Israeli military strikes killed at least 40 Palestinians overnight and on Friday in the Gaza Strip, many of them in the Nuseirat refugee camp at the center of the enclave, medics said, after Israeli tanks pulled back from parts of the camp.

Medics said they had recovered 19 bodies of Palestinians killed in northern areas of Nuseirat, one of the enclave's eight long-standing refugee camps.

Later on Friday, an Israeli air strike killed at least 10 Palestinians in a house in Beit Lahiya in northern Gaza Strip, medics said.

Others were killed in the northern and southern areas of the Gaza Strip, medics added.
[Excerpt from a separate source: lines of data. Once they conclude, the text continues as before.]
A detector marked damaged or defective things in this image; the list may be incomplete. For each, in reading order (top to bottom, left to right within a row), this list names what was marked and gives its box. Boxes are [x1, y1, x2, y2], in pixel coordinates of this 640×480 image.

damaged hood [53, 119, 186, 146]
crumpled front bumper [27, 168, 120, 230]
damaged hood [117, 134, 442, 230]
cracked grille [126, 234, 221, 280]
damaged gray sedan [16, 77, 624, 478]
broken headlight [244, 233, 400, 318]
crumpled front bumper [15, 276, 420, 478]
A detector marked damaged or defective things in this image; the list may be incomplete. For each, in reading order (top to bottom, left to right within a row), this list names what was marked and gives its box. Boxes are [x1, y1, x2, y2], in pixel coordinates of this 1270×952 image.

There was no fresh statement by the Israeli military on Friday, but on Thursday it said its forces were continuing to "strike terror targets as part of the operational activity in the Gaza Strip".

Israeli tanks had entered northern and western areas of Nuseirat on Thursday. They withdrew from northern areas on Friday but remained active in western parts of the camp. The Palestinian Civil Emergency Service said teams were unable to respond to distress calls from residents trapped in their homes.
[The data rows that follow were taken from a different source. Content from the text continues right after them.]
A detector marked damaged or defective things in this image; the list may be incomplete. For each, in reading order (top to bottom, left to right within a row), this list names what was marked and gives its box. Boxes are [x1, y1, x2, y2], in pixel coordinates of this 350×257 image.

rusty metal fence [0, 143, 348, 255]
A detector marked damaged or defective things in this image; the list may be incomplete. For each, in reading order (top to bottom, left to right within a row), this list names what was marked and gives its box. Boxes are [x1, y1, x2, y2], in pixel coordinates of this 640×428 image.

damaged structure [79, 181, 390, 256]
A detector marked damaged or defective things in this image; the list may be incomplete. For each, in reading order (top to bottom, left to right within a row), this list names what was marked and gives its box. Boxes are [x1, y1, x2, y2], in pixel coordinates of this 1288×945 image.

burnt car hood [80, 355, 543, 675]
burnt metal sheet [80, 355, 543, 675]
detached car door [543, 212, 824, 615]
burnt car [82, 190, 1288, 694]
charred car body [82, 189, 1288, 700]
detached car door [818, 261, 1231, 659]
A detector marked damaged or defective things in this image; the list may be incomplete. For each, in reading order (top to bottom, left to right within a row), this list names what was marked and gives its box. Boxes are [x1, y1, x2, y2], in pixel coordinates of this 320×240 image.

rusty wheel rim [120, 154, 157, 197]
Dozens of Palestinians returned on Friday to areas where the army had retreated to check on damage to their homes.

Medics and relatives covered up dead bodies, including of women, that lay on the road with blankets or white shrouds and carried them away on stretchers.

"Forgive me, my wife, forgive me, my Ibtissam, forgive me, my dear," one grief-stricken man moaned through tears beside her corpse, laid out on a stretcher on the ground.

Medics said an Israeli drone on Friday had killed Ahmed Al-Kahlout, head of the Intensive Care Unit at Kamal Adwan Hospital in Beit Lahiya, on the northern edge of the Gaza Strip, where the army has been operating since early October.

Contacted by Reuters, the Israeli military said it was unaware of a strike occurring in this location or timeframe.

Kamal Adwan Hospital is one of three medical facilities on the northern edge of the Gaza Strip that barely function now due to shortages of medical, fuel, and food supplies. Most of its medical staff have been detained or expelled by the Israeli army, health officials say.

DISPLACEMENTS

The Israeli army said forces operating in Beit Lahiya, Beit Hanoun and Jabalia since Oct. 5 aimed to prevent Hamas fighters from regrouping and waging attacks from those areas. Residents said the army was depopulating the towns of Beit Lahiya and Beit Hanoun as well as the Jabalia refugee camp.

Meanwhile, Israeli authorities released around 30 Palestinians whom it had detained in the past few months during its Gaza offensive. Those released arrived at a hospital in southern Gaza for medical checkups, medics said.

Freed Palestinians, detained during the war, have complained of ill-treatment and torture in Israeli detention after they were released. Israel denies torture.

Months of efforts to negotiate a ceasefire in Gaza have yielded scant progress, and negotiations are now on hold

A ceasefire in the parallel conflict between Israel and Lebanon's Hezbollah, an ally of Hamas, took effect before dawn on Wednesday, bringing a halt to hostilities that had escalated sharply in recent months and had overshadowed the Gaza conflict.

Announcing the Lebanon accord on Tuesday, US President Joe Biden said he would now renew his push for a ceasefire agreement in Gaza and he urged Israel and Hamas to seize the moment.

Israel's campaign in Gaza has killed nearly 44,300 people and displaced nearly all the enclave's population at least once, Gaza officials say. Vast swathes of the territory are in ruins.

The Hamas-led fighters who attacked southern Israeli communities 13 months ago, triggering the war, killed some 1,200 people and captured more than 250 hostages, Israel has said.